El secretario general de JxCat Jordi Turull (i) y la presidenta del partido, Laura Borràs (d)
El secretario general de JxCat Jordi Turull (i) y la presidenta del partido, Laura Borràs (d) FOTO: Marta Pérez EFE

La decadencia de Cataluña, que comenzó hace una década con el inicio del procés, todavía no ha llegado a su final, aún no ha tocado fondo. Hablamos de aquella Cataluña próspera, convivencial, creativa y emprendedora que cautivó al inmortal Cervantes en sus Novelas Ejemplares con unas palabras que leídas a la distancia de los siglos transcurridos provocan la nostalgia de lo que fue, llegó a ser y se echó a perder: «Admiroles el hermoso sitio de la ciudad y la estimaron por flor de las bellas ciudades del mundo, honra de España, temor y espanto de los circunvecinos y apartados enemigos, regalo y delicia de sus moradores, amparo de los extranjeros, escuela de la caballería, ejemplo de lealtad y satisfacción de todo aquello que de una grande y famosa, rica y bien fundada ciudad puede pedir un discreto y curioso deseo». Barcelona, «Cap i Casal de Catalunya» compendia lo que fue y ha perdido por el camino de la Historia hasta llegar a tener una alcaldesa como la actual, que le niega una estatua al autor de las palabras arriba transcritas.

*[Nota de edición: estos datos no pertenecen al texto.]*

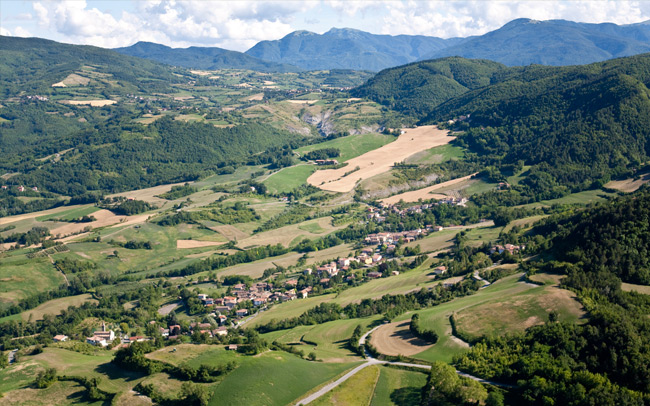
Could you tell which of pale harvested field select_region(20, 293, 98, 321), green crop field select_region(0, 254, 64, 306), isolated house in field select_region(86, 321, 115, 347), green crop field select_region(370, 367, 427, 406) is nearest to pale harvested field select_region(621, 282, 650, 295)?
green crop field select_region(370, 367, 427, 406)

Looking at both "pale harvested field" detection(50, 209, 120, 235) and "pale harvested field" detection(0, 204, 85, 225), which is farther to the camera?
"pale harvested field" detection(0, 204, 85, 225)

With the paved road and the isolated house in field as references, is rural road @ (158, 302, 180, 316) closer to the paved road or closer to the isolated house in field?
the isolated house in field

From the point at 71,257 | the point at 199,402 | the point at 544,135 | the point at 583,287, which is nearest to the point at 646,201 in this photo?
the point at 583,287

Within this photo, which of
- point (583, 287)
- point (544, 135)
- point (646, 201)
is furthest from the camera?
point (544, 135)

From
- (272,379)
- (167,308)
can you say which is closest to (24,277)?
(167,308)

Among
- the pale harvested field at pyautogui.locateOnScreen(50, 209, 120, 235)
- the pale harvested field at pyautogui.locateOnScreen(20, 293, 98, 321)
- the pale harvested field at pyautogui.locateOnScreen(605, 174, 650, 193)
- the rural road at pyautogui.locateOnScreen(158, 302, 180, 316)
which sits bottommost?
the rural road at pyautogui.locateOnScreen(158, 302, 180, 316)

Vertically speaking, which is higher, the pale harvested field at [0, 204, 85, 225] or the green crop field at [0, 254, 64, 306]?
the pale harvested field at [0, 204, 85, 225]

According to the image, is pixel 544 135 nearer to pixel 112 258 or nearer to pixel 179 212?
pixel 179 212

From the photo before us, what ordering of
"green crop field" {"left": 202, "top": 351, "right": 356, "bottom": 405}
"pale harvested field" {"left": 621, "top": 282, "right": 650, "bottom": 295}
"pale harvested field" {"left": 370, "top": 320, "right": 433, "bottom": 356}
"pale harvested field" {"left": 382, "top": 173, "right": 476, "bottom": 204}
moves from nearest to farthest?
"green crop field" {"left": 202, "top": 351, "right": 356, "bottom": 405}, "pale harvested field" {"left": 370, "top": 320, "right": 433, "bottom": 356}, "pale harvested field" {"left": 621, "top": 282, "right": 650, "bottom": 295}, "pale harvested field" {"left": 382, "top": 173, "right": 476, "bottom": 204}
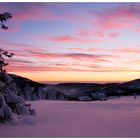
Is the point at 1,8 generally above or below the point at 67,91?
above

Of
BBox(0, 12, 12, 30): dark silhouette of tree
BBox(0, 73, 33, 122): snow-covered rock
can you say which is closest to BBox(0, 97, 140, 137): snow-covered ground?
BBox(0, 73, 33, 122): snow-covered rock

Para nuestra desgracia, ahora han abandonado la ciudad aquellos escritores enamorados de la vitalidad creativa de la urbe en los años de la Revolución del mayo de 1968 y de las noches del Bocaccio en los setenta. Noches plenas de libertad y de seguridad, por cierto. Ahora Barcelona destaca por su inseguridad, que la ha convertido en la noticia de las Fiestas de la Mercé, con una batalla campal por sus calles, destrozando escaparates y mobiliario urbano, con asesinato incluido. Mientras un diputado de la oposición ponía el acento en la causa de tamaña situación, la presidenta en funciones de la Cámara reiteradamente le llamaba al orden leyéndole exhaustivamente el «código de conducta» oral que deben seguir los diputados en el Parlament, que causa vergüenza escuchar. La corrección política llevada al límite prohibiendo toda referencia que pueda ser interpretada como falta de respeto a minorías étnicas, sexuales, etcétera, con una dicción y redacción tan exhaustiva como patética y cursi, no dejando resquicio para salirse del dogma de lo políticamente correcto. Eso, en el templo de la libertad de expresión que es el Parlamento, da una idea de hasta dónde hemos llegado con tanta progresía al mando.

Sucedía esto en el «debate de política general» de esta semana en Cataluña –el equivalente al debate sobre el estado de la Nación en el Congreso– y es un ejemplo de la decadencia comentada. Mientras, los secesionistas «gobernantes» mantienen una lucha sin cuartel por hacerse con el liderazgo de ese mundo que ya no existe.